Reserve processors

About processor reservation

When parallel jobs have to compete with sequential jobs for job slots, the slots that become available are likely to be taken immediately by a sequential job. Parallel jobs need multiple job slots to be available before they can be dispatched. If the cluster is always busy, a large parallel job could be pending indefinitely. The more processors a parallel job requires, the worse the problem is.

Processor reservation solves this problem by reserving job slots as they become available, until there are enough reserved job slots to run the parallel job.

You might want to configure processor reservation if your cluster has a lot of sequential jobs that compete for job slots with parallel jobs.

How processor reservation works

Processor reservation is disabled by default.

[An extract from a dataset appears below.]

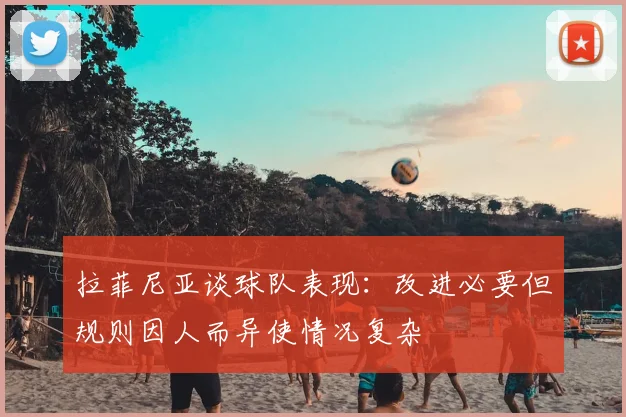 拉菲尼亚谈球队表现：改进必要但规则因人而异使情况复杂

If processor reservation is enabled, and a parallel job cannot be dispatched because there are not enough job slots to satisfy its minimum processor requirements, the job slots that are currently available is reserved and accumulated.

A reserved job slot is unavailable to any other job. To avoid deadlock situations in which the system reserves job slots for multiple parallel jobs and none of them can acquire sufficient resources to start, a parallel job gives up all its reserved job slots if it has not accumulated enough to start within a specified time. The reservation time starts from the time the first slot is reserved. When the reservation time expires, the job cannot reserve any slots for one scheduling cycle, but then the reservation process can begin again.

If you specify first execution host candidates at the job or queue level, LSF tries to reserve a job slot on the first execution host. If LSF cannot reserve a first execution host job slot, it does not reserve slots on any other hosts.